What you have to do:
Put the lines of the data from the one containing "From the photo, does" through the last line, both included, into a numbered list with blank lines left out.

Provided records:
§ §

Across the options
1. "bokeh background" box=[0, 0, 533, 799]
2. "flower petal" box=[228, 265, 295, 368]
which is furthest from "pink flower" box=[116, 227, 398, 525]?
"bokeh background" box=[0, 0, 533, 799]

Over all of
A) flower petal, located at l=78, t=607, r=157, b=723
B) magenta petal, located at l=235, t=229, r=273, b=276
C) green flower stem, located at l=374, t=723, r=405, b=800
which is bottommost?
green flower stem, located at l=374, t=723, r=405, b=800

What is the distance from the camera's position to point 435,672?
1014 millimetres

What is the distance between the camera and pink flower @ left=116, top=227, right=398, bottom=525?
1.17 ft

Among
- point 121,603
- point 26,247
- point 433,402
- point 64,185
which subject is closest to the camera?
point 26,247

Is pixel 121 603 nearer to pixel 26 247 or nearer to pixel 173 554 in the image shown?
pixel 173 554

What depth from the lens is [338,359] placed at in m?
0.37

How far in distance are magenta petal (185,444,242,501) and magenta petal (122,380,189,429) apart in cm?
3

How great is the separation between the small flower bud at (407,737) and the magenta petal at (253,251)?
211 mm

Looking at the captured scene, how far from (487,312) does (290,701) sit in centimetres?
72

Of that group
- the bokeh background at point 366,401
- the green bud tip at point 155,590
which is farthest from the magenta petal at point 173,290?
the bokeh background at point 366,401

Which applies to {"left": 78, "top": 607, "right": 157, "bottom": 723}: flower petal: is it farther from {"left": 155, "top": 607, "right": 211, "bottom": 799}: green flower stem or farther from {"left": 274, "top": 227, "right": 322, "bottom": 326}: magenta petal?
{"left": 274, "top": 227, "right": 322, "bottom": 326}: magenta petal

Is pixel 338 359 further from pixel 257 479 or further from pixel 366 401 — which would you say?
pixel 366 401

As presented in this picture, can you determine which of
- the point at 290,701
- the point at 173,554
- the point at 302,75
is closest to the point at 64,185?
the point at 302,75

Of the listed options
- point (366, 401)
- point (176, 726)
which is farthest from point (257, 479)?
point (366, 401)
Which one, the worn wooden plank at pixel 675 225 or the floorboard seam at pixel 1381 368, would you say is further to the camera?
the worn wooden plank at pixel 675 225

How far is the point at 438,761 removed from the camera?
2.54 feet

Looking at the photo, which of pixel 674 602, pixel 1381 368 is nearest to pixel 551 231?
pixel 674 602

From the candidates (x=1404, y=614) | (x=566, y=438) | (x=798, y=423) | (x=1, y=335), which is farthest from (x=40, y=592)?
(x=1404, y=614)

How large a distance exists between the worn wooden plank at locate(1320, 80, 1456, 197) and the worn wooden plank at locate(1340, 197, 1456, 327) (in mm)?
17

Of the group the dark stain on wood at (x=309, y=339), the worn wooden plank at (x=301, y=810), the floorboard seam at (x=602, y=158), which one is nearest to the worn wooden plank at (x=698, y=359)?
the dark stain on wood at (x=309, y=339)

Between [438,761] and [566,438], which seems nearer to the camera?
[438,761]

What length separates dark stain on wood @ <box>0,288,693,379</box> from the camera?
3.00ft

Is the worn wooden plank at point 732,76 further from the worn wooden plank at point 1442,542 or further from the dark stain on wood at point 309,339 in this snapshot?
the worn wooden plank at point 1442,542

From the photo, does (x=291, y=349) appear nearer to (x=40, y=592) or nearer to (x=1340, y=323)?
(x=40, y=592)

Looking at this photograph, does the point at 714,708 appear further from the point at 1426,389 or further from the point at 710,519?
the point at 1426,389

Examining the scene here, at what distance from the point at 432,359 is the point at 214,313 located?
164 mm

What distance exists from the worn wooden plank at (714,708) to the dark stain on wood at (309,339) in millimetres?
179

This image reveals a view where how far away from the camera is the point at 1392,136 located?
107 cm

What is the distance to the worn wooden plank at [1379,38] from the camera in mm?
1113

§ §

Full output:
1. From the photo, does (x=291, y=349) appear nearer to (x=40, y=592) or nearer to (x=1340, y=323)?
2. (x=40, y=592)
3. Looking at this photograph, does the point at 714,708 appear further from the point at 1426,389 or further from the point at 710,519?
4. the point at 1426,389
5. Examining the scene here, at what distance from the point at 432,359 is the point at 214,313 located?
6. 164 mm
7. What distance exists from the worn wooden plank at (714,708) to the dark stain on wood at (309,339) in millimetres?
8. 179
9. This image reveals a view where how far away from the camera is the point at 1392,136 located?
10. 107 cm
11. What is the distance to the worn wooden plank at [1379,38] from the camera in mm?
12. 1113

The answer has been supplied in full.